* Start DATA *

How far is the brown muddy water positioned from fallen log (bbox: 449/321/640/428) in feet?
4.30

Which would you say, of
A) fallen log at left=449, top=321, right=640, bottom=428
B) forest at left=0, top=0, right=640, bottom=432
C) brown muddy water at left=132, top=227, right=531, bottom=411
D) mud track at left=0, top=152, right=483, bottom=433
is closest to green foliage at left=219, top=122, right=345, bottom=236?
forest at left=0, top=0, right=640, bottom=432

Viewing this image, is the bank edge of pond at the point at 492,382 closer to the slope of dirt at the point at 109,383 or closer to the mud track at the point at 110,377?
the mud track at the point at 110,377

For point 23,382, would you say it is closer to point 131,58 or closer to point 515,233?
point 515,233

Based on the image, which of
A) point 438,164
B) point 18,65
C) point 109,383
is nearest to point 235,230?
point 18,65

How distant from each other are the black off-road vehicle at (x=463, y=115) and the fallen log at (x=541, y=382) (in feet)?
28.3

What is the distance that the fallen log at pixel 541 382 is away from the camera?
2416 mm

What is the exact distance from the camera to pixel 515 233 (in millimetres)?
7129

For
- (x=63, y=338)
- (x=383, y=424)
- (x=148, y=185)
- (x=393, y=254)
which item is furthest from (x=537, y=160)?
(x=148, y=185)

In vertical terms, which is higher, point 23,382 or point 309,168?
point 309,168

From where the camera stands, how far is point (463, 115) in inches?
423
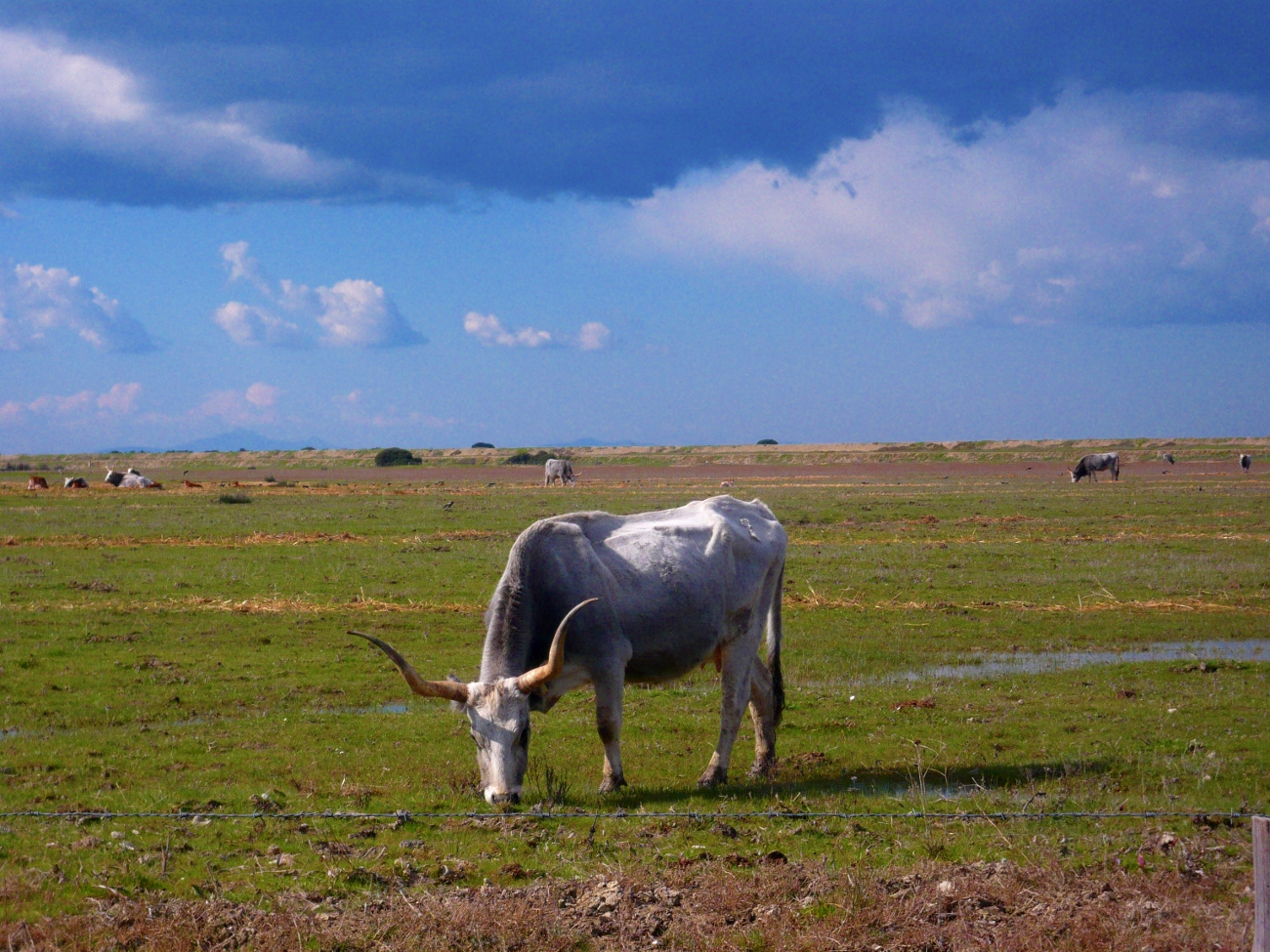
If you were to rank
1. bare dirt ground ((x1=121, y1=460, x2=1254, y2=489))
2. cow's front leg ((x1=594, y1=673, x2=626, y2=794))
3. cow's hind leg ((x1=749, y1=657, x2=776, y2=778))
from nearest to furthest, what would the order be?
cow's front leg ((x1=594, y1=673, x2=626, y2=794)) → cow's hind leg ((x1=749, y1=657, x2=776, y2=778)) → bare dirt ground ((x1=121, y1=460, x2=1254, y2=489))

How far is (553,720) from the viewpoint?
44.8ft

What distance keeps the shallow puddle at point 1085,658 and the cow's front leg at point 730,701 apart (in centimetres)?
536

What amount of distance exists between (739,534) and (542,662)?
2884mm

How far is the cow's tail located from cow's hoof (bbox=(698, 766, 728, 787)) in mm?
1154

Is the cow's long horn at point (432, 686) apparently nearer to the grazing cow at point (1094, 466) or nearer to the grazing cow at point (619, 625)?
the grazing cow at point (619, 625)

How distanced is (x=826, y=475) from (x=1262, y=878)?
258ft

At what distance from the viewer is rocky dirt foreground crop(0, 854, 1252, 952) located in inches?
252

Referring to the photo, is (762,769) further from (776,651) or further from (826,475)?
(826,475)

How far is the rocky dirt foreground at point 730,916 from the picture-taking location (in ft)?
21.0

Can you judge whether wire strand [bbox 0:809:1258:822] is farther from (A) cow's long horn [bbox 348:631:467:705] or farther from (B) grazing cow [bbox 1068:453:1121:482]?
(B) grazing cow [bbox 1068:453:1121:482]

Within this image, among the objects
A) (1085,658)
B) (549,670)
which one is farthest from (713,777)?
(1085,658)

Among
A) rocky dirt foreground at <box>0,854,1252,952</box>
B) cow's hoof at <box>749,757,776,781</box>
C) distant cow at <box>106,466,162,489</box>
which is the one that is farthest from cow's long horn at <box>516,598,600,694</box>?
distant cow at <box>106,466,162,489</box>

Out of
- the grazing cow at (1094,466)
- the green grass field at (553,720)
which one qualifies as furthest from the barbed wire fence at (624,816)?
the grazing cow at (1094,466)

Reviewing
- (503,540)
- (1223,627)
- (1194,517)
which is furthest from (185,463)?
(1223,627)
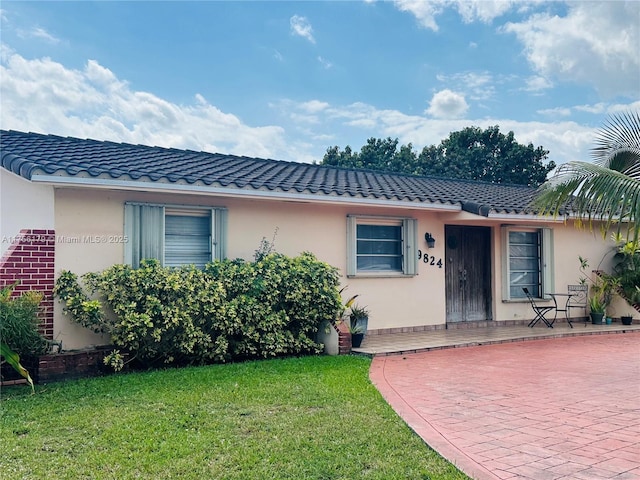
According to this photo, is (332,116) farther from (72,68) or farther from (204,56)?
(72,68)

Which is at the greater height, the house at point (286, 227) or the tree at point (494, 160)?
the tree at point (494, 160)

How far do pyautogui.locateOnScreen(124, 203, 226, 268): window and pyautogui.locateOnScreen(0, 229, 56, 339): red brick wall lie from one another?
3.65 ft

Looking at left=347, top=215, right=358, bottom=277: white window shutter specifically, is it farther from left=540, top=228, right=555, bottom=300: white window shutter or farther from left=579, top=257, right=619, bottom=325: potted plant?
left=579, top=257, right=619, bottom=325: potted plant

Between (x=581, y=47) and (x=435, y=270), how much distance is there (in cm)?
655

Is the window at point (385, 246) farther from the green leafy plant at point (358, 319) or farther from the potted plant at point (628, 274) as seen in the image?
the potted plant at point (628, 274)

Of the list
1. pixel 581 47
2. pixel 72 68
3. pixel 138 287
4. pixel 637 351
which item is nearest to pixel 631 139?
pixel 637 351

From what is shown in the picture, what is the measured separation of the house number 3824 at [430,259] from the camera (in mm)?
11191

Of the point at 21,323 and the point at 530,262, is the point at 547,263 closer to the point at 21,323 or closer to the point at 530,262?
the point at 530,262

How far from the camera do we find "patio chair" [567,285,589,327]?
13086 mm

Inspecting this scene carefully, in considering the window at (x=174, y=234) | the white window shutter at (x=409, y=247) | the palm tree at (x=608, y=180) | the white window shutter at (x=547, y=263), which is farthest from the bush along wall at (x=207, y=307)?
the white window shutter at (x=547, y=263)

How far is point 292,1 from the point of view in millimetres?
12094

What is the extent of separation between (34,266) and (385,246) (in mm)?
6704

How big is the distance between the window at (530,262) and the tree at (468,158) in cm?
1501

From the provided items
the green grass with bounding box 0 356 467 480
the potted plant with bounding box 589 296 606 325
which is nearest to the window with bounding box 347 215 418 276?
the green grass with bounding box 0 356 467 480
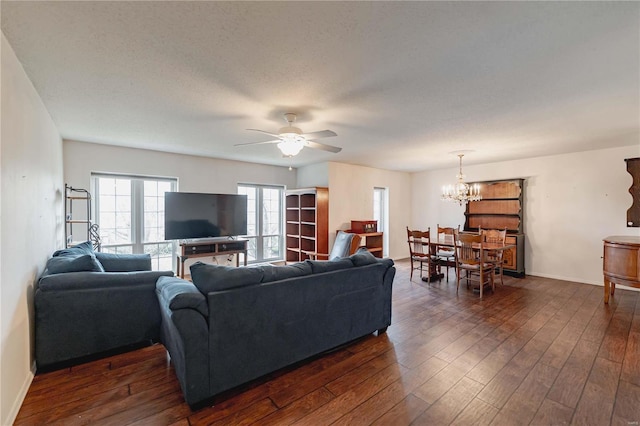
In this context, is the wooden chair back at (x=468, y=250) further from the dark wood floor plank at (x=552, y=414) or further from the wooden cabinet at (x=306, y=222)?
the dark wood floor plank at (x=552, y=414)

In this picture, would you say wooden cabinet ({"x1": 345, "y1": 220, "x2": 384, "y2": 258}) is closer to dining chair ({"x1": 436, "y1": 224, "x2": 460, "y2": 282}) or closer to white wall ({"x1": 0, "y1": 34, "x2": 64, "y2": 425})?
dining chair ({"x1": 436, "y1": 224, "x2": 460, "y2": 282})

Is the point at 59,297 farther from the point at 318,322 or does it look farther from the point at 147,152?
the point at 147,152

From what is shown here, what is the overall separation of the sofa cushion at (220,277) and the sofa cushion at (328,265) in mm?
530

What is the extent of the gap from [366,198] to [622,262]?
4.39 metres

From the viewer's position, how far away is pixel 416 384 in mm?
2188

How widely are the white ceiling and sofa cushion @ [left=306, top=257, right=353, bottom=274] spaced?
5.12 feet

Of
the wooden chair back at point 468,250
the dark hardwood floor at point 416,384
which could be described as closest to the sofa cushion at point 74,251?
the dark hardwood floor at point 416,384

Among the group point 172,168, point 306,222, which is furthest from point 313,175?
point 172,168

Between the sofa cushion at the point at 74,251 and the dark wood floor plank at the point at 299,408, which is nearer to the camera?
the dark wood floor plank at the point at 299,408

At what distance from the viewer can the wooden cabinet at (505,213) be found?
18.5ft

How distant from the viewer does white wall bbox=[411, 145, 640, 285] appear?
15.8ft

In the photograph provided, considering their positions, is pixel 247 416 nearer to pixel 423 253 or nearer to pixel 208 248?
pixel 208 248

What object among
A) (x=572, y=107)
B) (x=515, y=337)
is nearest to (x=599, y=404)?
(x=515, y=337)

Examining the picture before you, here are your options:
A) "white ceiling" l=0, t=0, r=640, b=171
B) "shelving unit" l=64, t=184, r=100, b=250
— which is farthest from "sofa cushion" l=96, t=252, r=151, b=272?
"white ceiling" l=0, t=0, r=640, b=171
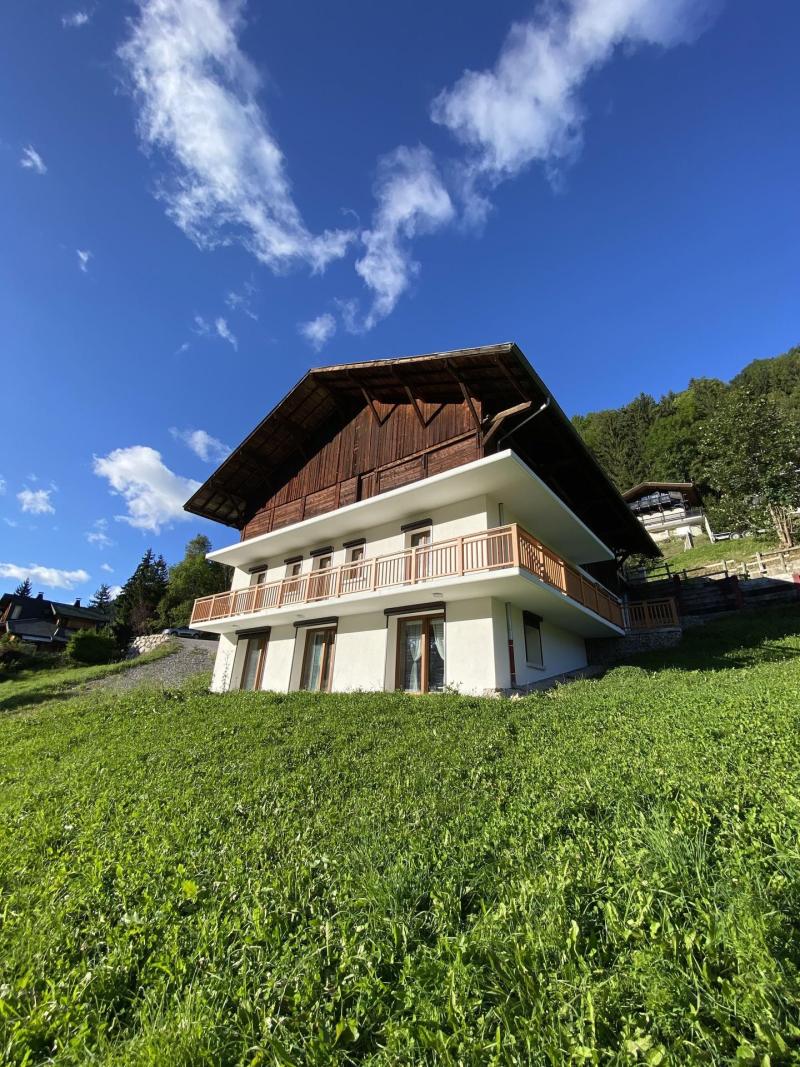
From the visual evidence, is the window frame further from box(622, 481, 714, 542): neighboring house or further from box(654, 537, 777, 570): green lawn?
box(622, 481, 714, 542): neighboring house

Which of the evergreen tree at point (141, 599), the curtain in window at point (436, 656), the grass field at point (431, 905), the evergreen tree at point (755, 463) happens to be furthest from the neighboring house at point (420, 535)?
the evergreen tree at point (141, 599)

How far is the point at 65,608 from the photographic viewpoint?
56.3 m

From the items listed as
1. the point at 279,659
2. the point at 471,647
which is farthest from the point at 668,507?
the point at 279,659

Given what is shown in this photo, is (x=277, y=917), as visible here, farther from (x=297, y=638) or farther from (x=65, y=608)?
(x=65, y=608)

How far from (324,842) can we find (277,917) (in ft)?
3.03

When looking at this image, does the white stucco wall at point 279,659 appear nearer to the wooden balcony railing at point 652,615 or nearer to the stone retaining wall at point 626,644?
the stone retaining wall at point 626,644

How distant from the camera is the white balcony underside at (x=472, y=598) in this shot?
1086 centimetres

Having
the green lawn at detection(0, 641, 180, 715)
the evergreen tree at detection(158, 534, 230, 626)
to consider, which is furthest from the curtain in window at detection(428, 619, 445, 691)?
the evergreen tree at detection(158, 534, 230, 626)

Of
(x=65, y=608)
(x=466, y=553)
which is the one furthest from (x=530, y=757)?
(x=65, y=608)

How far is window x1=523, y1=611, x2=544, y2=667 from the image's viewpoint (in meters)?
12.9

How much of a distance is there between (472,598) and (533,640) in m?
2.75

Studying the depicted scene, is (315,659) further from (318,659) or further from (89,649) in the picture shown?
(89,649)

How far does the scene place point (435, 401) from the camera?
14.8m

* End DATA *

How many lines in the listing contain the string "hind"? Case counts; reply with the number only.

RIGHT ANSWER:
2